O KANUN KİMLERİ KORUYOR?
İkinci fotoğraf iki tarafta da aynı kafa yapısı, aynı
düşünme biçimi ve aynı söylem üslubunu benimsediğinin kendiliğinden delili.
Çünkü: “Sekülerleştirmek bir yer değiştirme biçimidir, güçleri dokunulmaz
bırakır, sadece yerlerini değiştirir, bu güçler bir yerden başka bir yere
geçerler.” (Giorgio Agamben, Dünyevileştirmeler, Monokl Yayınları)
Atatürk’ü Koruma Kanunu’na gelelim şimdi: Menderes döneminde
çıktı. Tarih 31 Temmuz 1951, sayı 5816. Şu anda, “Atatürk korunmuyor” diye
feveran edenlerin hiç Atatürkçü saymadığı bir dönemde. Kanunun ruhu, kişiliğe
kutsallık atfetme ve bu kutsallığın uzantısı olan söz, görüntü, heykel vb. her
tür objeye karşı olabilecek her tavrı ceza terazisinden geçirmeyi öngörüyor.
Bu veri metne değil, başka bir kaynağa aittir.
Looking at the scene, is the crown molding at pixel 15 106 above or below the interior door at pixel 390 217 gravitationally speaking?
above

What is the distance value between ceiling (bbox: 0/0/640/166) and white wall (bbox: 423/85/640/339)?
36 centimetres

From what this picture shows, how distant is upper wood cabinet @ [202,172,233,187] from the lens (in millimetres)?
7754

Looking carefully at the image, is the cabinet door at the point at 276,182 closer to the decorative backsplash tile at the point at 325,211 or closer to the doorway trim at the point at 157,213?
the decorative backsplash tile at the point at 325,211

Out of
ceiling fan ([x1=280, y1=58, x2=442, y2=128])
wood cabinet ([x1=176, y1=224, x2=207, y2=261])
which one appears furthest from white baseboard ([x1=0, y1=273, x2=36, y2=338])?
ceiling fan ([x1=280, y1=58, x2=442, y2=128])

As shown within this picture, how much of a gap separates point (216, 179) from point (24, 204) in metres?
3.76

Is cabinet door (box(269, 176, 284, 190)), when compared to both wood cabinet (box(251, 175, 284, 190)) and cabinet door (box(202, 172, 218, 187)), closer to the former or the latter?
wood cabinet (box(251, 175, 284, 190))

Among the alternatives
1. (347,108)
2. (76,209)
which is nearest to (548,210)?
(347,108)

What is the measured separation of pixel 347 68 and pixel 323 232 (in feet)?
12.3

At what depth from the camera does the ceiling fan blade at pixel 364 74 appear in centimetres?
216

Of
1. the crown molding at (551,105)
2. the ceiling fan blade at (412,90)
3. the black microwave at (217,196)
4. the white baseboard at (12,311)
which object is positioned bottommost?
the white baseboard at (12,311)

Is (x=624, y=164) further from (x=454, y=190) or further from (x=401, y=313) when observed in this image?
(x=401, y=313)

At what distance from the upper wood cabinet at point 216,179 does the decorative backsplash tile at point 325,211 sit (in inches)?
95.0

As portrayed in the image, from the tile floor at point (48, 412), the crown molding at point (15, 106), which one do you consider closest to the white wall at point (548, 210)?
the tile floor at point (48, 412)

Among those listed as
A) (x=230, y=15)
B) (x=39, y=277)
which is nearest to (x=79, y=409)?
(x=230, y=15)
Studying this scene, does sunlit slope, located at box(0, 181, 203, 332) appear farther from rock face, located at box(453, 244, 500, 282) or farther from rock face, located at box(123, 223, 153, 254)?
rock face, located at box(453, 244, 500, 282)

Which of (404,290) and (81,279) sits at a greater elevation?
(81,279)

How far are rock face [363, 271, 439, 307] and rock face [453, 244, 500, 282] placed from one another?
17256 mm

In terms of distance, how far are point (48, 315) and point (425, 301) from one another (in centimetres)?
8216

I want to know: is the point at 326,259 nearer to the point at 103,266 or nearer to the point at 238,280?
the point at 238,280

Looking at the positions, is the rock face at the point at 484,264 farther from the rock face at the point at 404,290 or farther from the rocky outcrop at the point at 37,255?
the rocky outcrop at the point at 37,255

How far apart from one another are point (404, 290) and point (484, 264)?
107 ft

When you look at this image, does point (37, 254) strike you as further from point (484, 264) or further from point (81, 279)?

Bir zamanlar “tanrının yeryüzündeki gölgesi” olarak kutsallaştırılan sultanların
etrafında örülen manevi koruma çemberinin asri hali. Yöneticiliği, devlet
görevlerini kutsiyet mertebesinde görme anlayışı Türkiye’nin tarihinde iktidara
kavuşma imkânı bulmuş bütün siyasal akımlar için aynı. O kanun da Atatürk’ü
koruma adı altında devlet adamlarının tamamına yönelik manevi koruma çemberinin
nükleer çekirdeği işlevini görür. Başbakan Erdoğan dahil son 10 yıllık
muhafazakâr iktidarımızın üyelerine yönelik her sözün, hareketin, çizginin
hemencecik dava konusu yapılması da bu geleneğin bugünkü görünüm biçiminden
ibaret.
Uzattım. Meselenin bana göre asıl önemi şurada:
Bu kutsallık anlayışı, bu cezalandırıcı nobran bakış, “işin
sırrı terbiyede” orta yolculuğuyla çözülecek bir sorun değil. Bunun altında
kafalardaki kalıplara uymayan her şeyin imhasını elzem gören fanatik toplum
tasarımcılığı yatıyor, ilkinde aportta, ikincide uykuda.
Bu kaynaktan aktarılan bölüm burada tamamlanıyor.